After what seemed like the longest wait EVER we finally got a call from the social worker. She was so sweet, but she informed us that they made a very tough decision and chose the other family to be the adoptive family for this wonderful little boy. She certainly let us down easy and told me that he had an awesome time with both families and that it was a very tough decision for everyone involved. Apparently they even concidered having him spend a week with each family to aid in the decision process but decided that would be too difficult for everyone (I have to say that I am glad for their decision in that regard, we never would have wanted to lose him after a whole week together!)

In the end it is out of our hands and I'm grateful to have even been considered as a potential family for this boy. We will keep praying for him and for his new family (apparently they are military as well! How fun!) We know that God has a plan for our family and we will just have to continue to be patient as we keep waiting for that plan to be revealed!

Love to you all,

B, E & H

Murphy's Law

Dear friends, sometimes it seems like we just can't catch a break, doesn't it? It's been like that around here lately. Nothing horrible, just little things that just seem to keep going wrong (and I know from experience that it will probably only get worse after Ben leaves, somehow Murphy always gets us when there's no one around to help!) Ha!

Anyway, I just wanted to give you all a super quick update and hopefully I can update you again sometime later today as well. Ben will be heading out very soon, and the poor guy is battling an awful virus. We are still trying to enjoy the time before he goes though and he's doing a great job of suffering silently so that we can have some fun as a family. We had a wonderful cookout on the 4th with our incredible neighbors (who knew that ladderball could be so fun!?!?!) and Hunter thought that the fireworks were just magical. It melted my heart to see the excitement on his face! However, yesterday he showed me his "yucky boo boo" on his leg. Looks like he has some kind of infection (probably a staph infection like he had a year or two ago) from a mosquito bite. So we are off to the doctor in a couple hours!

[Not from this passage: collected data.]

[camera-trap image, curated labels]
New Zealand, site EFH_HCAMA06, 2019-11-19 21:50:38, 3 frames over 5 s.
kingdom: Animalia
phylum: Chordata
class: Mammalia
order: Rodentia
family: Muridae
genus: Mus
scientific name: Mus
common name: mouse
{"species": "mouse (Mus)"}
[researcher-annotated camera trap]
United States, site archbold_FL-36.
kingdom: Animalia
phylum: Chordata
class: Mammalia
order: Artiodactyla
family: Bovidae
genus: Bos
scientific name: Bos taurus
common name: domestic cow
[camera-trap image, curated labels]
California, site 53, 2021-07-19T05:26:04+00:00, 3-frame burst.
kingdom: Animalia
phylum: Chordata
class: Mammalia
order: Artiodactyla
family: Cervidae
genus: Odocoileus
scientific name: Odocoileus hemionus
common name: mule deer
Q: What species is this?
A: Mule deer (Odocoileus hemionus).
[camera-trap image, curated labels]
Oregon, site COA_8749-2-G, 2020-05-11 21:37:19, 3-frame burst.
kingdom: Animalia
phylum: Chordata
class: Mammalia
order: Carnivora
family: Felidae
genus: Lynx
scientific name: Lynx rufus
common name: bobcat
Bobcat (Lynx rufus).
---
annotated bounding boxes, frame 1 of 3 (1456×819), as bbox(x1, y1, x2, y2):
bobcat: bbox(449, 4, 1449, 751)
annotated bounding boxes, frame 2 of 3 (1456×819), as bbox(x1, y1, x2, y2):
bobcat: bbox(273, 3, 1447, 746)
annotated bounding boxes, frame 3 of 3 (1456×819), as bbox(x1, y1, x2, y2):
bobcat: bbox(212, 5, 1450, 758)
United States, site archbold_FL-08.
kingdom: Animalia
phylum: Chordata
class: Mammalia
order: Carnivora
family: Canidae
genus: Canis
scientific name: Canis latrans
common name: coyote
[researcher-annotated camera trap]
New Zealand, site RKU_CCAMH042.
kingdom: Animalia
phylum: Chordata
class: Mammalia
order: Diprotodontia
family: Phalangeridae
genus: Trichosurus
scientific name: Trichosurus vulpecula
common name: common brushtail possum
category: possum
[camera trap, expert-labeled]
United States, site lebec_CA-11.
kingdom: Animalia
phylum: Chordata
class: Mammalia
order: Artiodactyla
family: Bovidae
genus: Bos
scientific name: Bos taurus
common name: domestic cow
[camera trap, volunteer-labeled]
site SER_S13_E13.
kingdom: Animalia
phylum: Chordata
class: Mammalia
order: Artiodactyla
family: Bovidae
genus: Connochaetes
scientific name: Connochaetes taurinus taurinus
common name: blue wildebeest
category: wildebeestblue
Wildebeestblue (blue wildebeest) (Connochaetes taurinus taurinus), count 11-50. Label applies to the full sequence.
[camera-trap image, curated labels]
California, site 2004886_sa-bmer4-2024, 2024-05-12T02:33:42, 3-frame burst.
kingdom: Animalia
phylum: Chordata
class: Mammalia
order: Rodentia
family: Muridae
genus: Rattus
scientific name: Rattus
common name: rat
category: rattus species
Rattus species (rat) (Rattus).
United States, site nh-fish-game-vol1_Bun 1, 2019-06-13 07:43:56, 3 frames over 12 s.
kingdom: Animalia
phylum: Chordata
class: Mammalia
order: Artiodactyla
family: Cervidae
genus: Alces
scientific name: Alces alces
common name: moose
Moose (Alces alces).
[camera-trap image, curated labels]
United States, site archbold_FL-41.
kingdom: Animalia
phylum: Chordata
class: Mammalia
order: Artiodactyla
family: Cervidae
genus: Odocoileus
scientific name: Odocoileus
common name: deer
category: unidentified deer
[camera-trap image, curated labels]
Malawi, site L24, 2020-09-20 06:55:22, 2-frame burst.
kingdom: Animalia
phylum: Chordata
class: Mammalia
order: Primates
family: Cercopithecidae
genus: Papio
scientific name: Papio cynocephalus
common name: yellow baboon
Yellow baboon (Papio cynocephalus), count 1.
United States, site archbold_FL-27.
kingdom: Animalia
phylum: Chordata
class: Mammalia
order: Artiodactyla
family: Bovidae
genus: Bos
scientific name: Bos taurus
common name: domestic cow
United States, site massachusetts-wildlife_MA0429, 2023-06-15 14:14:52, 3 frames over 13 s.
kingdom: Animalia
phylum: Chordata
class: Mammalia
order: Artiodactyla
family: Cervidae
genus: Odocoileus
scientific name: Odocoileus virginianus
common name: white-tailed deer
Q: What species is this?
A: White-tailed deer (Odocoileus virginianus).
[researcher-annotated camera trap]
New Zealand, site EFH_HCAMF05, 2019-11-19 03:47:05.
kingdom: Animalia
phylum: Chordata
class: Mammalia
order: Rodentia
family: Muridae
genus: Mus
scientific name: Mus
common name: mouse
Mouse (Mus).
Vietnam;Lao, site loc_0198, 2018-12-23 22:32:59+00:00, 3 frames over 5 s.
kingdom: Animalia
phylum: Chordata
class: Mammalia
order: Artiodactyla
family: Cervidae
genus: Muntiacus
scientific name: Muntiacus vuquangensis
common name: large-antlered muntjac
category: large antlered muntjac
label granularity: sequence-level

To top it all off, yesterday I missed a phone call from the social worker. ALL DAY I checked my phone about every 15 minutes while we were out enjoying the sunshine at an amazing wildlife park. Naturally, I left my phone in my purse while we were at t-ball practice last night and missed the call that came in around 6:00 pm. She left a message (yay!) but didn't give us any information (boo!) so  I have been analyzing and trying to read into every nuance and inflection of her message. I mean, that's what everyone would do, right? Despite my best efforts to discern some sort of hidden message within the voicemail we are waiting for a call back to let us know if we will become the parents of a bouncing, nearly 10 year old boy!!! Life is crazy, isn't it?

So, that's the quick update for now. Please keep us in your prayers as we wait for this call, hope for Hunter's infection to be something simple, get Ben healed before he gets on a plane to Afghanistan and try to make the most of the couple days we have left of this summer as a family of three!!!